Embarassment of Riches



Those who know me know I am quite humble about what I do for a living. Part of it comes from the reality of being one of the lower most rungs in the radio personality totem pole (nothing to brag about there!) . Part of it, I recently came to realize is a feeling not unlike embarassment.

The discovery came late last week when my bro-in-law (who we all know as the Denver-travelling love of my beloved sister's life) treated me to lunch before "work". You will understand the use of quotes later. After our noshing, I offered him a tour of the studios I work out of. It was his first time ever seeing such a thing, and I gotta say the look on his face was much like that of a wide eyed child seeing an amusement park for the first time. He was in awe of all of the technology.
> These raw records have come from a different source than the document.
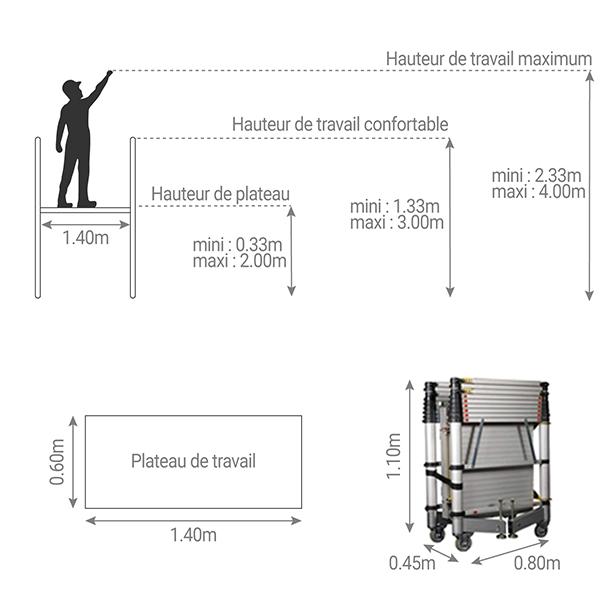 schema echafaudage teletower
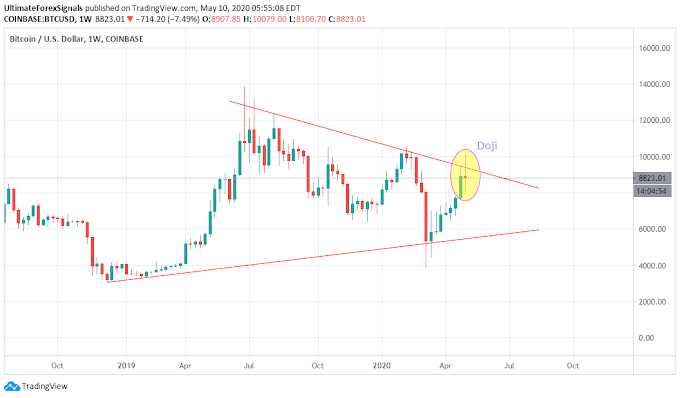 BitCoin BTC/USD Crypto Currency Weekly Outlook 11-15th May 2020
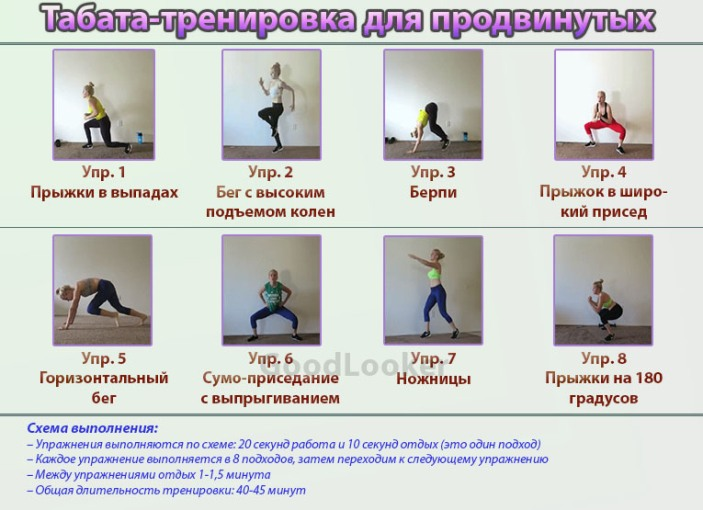 Кардио-тренировка для продвинутых в домашних условиях (Табата)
After a turn on the green screen we huddled in my broadcast booth for a quick tutorial on all things Jennifer Roberts. Yes, I have an alias. I am that cool.

I opened up the PC, logged onto the appropriate screens and within about 5 minutes he had the rundown. See why I said quick? It only took me that short amout of time to lay out what I do. It wasn't "in a nutshell" it was the whole kit and kaboodle (who says that anymore?) and it took probably less than the aforementioned 5 minutes. He stayed for a few reports and when he asked what I did for the other 56 minutes of each hour that I wasn't actually on the air I told the truth; I search the web. That's my "work".

Surfing the web gets me up to speed on all things pop culture and often leads to topics of discussion on the air with or with out me participating. I help one of the hosts I work with find stuff to talk about. But really, I would be doing that anyway as a self-titled gossip column junkie. I felt so guilty! This man has been spending more time looking for a new job after getting laid off a few months back that I have actually spent working probably all year! That guilt led to a discussion with hubby about the guilt and the guilt I had for feeling guilty.....

The point of all of this is not to be self-indulgent..."look at poor little me with nothing to do, getting paid for it, blah blah blah" but rather to shout it out that I am L-U-C-K-Y! Not a whole lot of other folks get the chance to feel guilty about getting paid to have fun. It has been like a dirty little secret I liked to keep to myself, except now my B-I-L saw it with his own eyes and now the cat is out of the bag. In a world of bad news, its my piece of good.

1 comment:

  1. Let's not forget that you had plenty of personal struggles and dues paying to do, not to mention hard work to get to this "lucky" place you are now. Don't sell yourself short my lady. Any reward worth having took hours of pain and sacrifice to have. Eddie delights in your success and is proud to have you as a sister. He skips the whole "in law" part.